The Business of Law is often neglected in the factual scenarios that unfold in your casebooks. Law is a business. Attorneys provide legal services in exchange for payment. This creates a multitude of responsibilities outside the research, analysis, writing, and other legal activities that you learn in substantive courses and experiential learning. You must be cognizant of this reality, and learning more about the Business of Law and its concomitant responsibilities will be instrumental in launching a successful career.
Marketing Yourself and Your Organization
Law school teaches you how to advocate for others. However, you must also learn to advocate for yourself and your organization. Learn how to use your personal brand as the building block for creating a successful strategy to target and woo potential employers and clients.
Responding to Business Opportunities
The legal environment is constantly changing.

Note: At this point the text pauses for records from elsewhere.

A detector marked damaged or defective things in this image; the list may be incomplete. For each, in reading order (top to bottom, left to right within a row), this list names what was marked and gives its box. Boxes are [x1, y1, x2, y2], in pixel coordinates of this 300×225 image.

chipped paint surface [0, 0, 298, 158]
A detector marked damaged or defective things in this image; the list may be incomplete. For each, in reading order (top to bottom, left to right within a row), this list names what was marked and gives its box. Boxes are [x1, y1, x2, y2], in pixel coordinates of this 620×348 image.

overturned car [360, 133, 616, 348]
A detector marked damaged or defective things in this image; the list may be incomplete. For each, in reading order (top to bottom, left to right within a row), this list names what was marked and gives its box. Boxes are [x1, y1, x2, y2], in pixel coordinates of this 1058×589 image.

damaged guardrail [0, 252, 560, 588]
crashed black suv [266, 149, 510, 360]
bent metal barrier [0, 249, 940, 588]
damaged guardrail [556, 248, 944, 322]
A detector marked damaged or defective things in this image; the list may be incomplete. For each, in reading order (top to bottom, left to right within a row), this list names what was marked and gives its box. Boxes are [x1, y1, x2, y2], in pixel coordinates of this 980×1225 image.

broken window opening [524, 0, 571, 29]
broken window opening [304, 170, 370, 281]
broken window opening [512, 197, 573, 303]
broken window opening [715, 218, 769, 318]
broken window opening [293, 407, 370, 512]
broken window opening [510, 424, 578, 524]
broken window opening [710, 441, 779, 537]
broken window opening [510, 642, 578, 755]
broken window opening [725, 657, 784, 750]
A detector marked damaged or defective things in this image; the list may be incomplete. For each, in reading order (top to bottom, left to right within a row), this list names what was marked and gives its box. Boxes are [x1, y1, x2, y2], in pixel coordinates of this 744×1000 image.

This year’s “Hot Practice Area” may be last year’s “Bust.” Those who find the possibilities in the ever-changing legal market thrive. The key is learning to use the versatile legal skills that you have in new contexts and convincing others (i.e., employers and clients) that you use them effectively in this new scenario.
Reading Financial Statements
Effective counsel requires an understanding of basic financial statements. Whether serving business-oriented clients, your own practice, or a nonprofit organization, attorneys are expected to understand an organization’s bottom line. Familiarize yourself with these documents.
With the rise of the information age, the act of collecting, organizing, and analyzing data is now as important as the information itself. Learn to organize and track information with computer software, such as Excel.